### Assignment
Beginning with the very first line, please reproduce the entries exactly through the line containing "common name: blue wildebeest".
*** Records shown ***
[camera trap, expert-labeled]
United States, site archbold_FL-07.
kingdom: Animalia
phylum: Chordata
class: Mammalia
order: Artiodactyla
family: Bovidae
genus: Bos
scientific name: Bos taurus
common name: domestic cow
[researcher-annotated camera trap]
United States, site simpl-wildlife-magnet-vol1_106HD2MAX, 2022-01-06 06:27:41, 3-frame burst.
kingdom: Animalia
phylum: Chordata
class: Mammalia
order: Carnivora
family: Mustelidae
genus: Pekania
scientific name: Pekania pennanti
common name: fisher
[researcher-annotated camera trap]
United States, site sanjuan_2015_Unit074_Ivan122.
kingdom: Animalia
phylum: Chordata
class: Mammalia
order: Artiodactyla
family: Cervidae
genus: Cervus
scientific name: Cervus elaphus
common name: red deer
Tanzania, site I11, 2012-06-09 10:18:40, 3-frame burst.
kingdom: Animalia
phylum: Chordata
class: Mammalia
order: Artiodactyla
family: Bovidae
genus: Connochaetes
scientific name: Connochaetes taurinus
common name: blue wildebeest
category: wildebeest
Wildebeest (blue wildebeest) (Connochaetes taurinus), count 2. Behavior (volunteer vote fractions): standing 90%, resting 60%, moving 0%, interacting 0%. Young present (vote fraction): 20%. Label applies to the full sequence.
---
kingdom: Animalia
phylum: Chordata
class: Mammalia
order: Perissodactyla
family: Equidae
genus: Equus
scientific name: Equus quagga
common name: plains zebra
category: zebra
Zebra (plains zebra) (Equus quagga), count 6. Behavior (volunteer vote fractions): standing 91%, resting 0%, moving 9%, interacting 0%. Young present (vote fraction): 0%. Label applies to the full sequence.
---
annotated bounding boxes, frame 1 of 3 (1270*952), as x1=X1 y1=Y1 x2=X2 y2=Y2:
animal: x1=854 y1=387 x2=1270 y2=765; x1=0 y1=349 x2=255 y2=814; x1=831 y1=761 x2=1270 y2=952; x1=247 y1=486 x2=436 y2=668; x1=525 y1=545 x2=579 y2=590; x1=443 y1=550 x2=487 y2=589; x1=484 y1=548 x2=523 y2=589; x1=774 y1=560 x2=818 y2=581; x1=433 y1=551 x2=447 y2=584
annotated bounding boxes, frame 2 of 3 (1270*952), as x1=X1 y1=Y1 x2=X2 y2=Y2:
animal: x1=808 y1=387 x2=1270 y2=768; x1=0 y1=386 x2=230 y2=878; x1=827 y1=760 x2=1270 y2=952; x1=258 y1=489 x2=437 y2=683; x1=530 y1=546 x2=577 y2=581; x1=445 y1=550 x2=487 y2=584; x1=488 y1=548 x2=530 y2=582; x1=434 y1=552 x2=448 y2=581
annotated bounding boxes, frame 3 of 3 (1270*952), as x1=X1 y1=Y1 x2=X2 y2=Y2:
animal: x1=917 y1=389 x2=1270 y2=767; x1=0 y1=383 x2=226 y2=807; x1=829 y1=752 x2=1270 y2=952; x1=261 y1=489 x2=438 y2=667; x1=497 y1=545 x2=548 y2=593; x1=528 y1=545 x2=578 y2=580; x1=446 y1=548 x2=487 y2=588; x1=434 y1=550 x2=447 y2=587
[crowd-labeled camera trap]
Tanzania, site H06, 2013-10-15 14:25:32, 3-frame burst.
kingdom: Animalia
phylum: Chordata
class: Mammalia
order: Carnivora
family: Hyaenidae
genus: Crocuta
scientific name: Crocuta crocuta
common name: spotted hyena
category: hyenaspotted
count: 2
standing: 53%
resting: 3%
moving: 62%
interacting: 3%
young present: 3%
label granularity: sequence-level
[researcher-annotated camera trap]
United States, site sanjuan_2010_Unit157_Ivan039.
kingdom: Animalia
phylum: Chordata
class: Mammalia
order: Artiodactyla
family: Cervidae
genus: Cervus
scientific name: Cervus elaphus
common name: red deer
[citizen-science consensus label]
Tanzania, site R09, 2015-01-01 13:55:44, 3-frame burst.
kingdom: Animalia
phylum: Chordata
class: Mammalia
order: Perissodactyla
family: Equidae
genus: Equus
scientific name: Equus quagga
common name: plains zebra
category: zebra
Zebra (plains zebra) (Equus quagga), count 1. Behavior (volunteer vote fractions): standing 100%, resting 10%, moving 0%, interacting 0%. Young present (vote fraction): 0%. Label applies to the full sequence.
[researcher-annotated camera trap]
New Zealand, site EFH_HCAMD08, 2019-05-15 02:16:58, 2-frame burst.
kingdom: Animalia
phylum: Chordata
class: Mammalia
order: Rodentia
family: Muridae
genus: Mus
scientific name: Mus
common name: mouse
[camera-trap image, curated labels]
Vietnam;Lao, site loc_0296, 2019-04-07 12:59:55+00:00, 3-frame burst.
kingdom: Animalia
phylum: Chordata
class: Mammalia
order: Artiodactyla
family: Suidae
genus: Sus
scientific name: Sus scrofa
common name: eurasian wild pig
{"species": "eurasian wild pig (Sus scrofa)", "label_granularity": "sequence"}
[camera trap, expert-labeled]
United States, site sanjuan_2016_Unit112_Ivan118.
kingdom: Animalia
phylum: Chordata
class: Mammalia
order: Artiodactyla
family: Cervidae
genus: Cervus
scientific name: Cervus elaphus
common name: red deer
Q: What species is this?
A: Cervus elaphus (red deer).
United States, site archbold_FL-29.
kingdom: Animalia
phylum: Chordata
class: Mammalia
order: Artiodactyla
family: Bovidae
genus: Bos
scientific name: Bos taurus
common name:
*** End of Records shown ***
### Answer section
[camera trap, expert-labeled]
United States, site archbold_FL-07.
kingdom: Animalia
phylum: Chordata
class: Mammalia
order: Artiodactyla
family: Bovidae
genus: Bos
scientific name: Bos taurus
common name: domestic cow
[researcher-annotated camera trap]
United States, site simpl-wildlife-magnet-vol1_106HD2MAX, 2022-01-06 06:27:41, 3-frame burst.
kingdom: Animalia
phylum: Chordata
class: Mammalia
order: Carnivora
family: Mustelidae
genus: Pekania
scientific name: Pekania pennanti
common name: fisher
[researcher-annotated camera trap]
United States, site sanjuan_2015_Unit074_Ivan122.
kingdom: Animalia
phylum: Chordata
class: Mammalia
order: Artiodactyla
family: Cervidae
genus: Cervus
scientific name: Cervus elaphus
common name: red deer
Tanzania, site I11, 2012-06-09 10:18:40, 3-frame burst.
kingdom: Animalia
phylum: Chordata
class: Mammalia
order: Artiodactyla
family: Bovidae
genus: Connochaetes
scientific name: Connochaetes taurinus
common name: blue wildebeest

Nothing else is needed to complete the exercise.